Using Mentors at Work

Having a mentor in the workplace can be a very helpful thing, especially when just starting out at a company or on a career path. A mentor can either be a formal arrangement within the company or just a friendly, more experienced and generally older person who takes you under their wing and helps you to settle into your place of work and is there to offer advice and support when you need it.
The mentor/mentee relationship is one that can be incredibly enriching for both parties. The mentor benefits from passing on their knowledge and experience to someone who is interested in learning from them and the mentee learns from their experience, knowledge and connections.
It is important to acknowledge that there is an inherent power imbalance in the mentor/mentee relationship and that the relationship between the two should therefore always remain platonic.
Formal Mentoring vs Informal Mentoring
Some workplaces have a mentorship programme which pairs new starts with mentors in order to help them develop their skills and settle in the company. There are pros and cons to both formal and informal mentorships.

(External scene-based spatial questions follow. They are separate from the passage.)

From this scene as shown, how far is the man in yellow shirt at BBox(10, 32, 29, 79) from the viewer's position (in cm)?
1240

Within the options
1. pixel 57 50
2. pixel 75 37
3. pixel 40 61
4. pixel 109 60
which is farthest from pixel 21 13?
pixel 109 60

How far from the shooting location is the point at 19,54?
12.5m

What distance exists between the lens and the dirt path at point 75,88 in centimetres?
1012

Informal mentorships allow the relationship between mentor and mentee to develop organically whereas formal mentorship programmes are much more structured and can have more planning of outcomes attached to them.

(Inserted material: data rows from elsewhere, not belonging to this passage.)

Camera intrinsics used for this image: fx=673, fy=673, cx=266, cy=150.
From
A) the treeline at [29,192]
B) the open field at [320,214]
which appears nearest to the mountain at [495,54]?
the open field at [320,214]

A mentor shouldn’t be someone who is your direct line manager at your job, as your line manager has accountability for your actions and will rarely encourage you to take a risk on something in order to grow, in a way that a mentor can and should.
Formal Mentoring Programmes
Only 37% of companies have formal mentoring programmes in place, though there are indications that funding is being put aside at many more to start doing this in the future. One of the most difficult things about formal mentorship programmes is that there may not be a good match between the mentor and the mentee. They may just not see eye to eye or not really understand each other all that well.

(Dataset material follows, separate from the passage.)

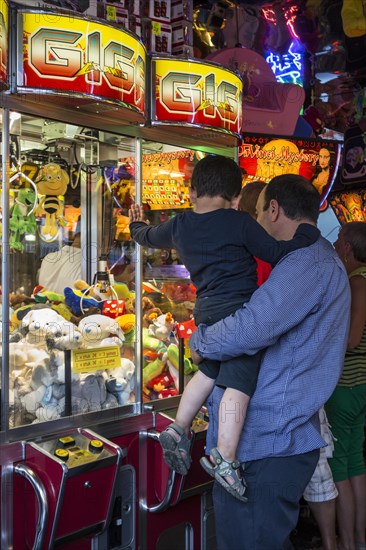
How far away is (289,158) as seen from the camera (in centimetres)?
362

This disadvantage can be offset by the fact that the mentorship will be structured and have achievable outcomes and goals that will serve both the mentor and the mentee well. The development goals that are pursued in a formal mentorship programme can help a lot with career development and upskilling of the mentee to the point where they are ready to pursue promotion within the company
Informal Mentoring
Informal mentoring usually blossoms from a friendship or from a situation where someone new at the company found someone senior who was willing to answer some questions that they had. This can become a friendship and morph into an informal mentor/mentee relationship, even if neither of the participants would necessarily characterise it as such.
In an informal mentorship, your mentor can be someone from a different team who used to do the kind of work that you are doing now, or someone higher up the food chain at the company, but not your direct line manager. The downside to having an informal mentor is the difficulty in finding one in the first place.
Most senior people don’t often push themselves forward into the informal mentor role without the backing of a formal mentoring programme. This is due in large part to them being aware of the power imbalance that they have with new people who are just starting out at the company.
They want to ensure that they are well clear of any potential allegations that they misused their position in relation to the mentee and this is understandable, given the scandals that have rocked all kinds of industries in recent years including the film industry.
The Benefits of Mentorship
Mentorship is a Key Driver of Success
One of the key indicators that mentorship is considered to be a driver of success is that 70% of Fortune 500 companies have their own mentorship schemes in place. This is a high percentage of some of the most successful companies in the world, and they are not the kind of organisations to make changes to their working practices lightly. If they believe mentorship is a key to success then there is a very good chance that it is. In addition to this, 67% of businesses have reported that mentorship increases productivity.
There are various estimates that people who have experienced mentorship are five times more likely to be promoted than those who don’t. This may be a slightly self-selecting sample in that people who are assigned a mentor may be people that the company has high hopes for and wishes to move to the fast track to promotion anyway. It is difficult to quantify if this is a fair assessment in those circumstances.
Mentorship Boosts Employee Retention
It is thought that mentorship serves to boost employee retention by helping those who are involved in both sides of the mentorship to feel valued and useful in the workplace. Those who are involved in a mentoring relationship are probably less likely to leave in case they let the other down, so it is an astute way of boosting employee retention rates both for newer staff and for the more experienced stalwarts of the company.
Being given a position of respect as a mentor can help people who have been at a company for years feel like they are being valued and that their experience is an asset, whereas otherwise they might have languished and felt like they had ceased to matter as much to the running of the organisation.
Mentees view it as being given access to someone who has done a lot at the company and understands how everything works. Having a mentor can also help to smooth over any problems with their immediate line manager and assist in having any misunderstandings resolved. Having a mentor with some standing at the company can help the mentee to get to know some of the more senior people and to increase their professional network significantly.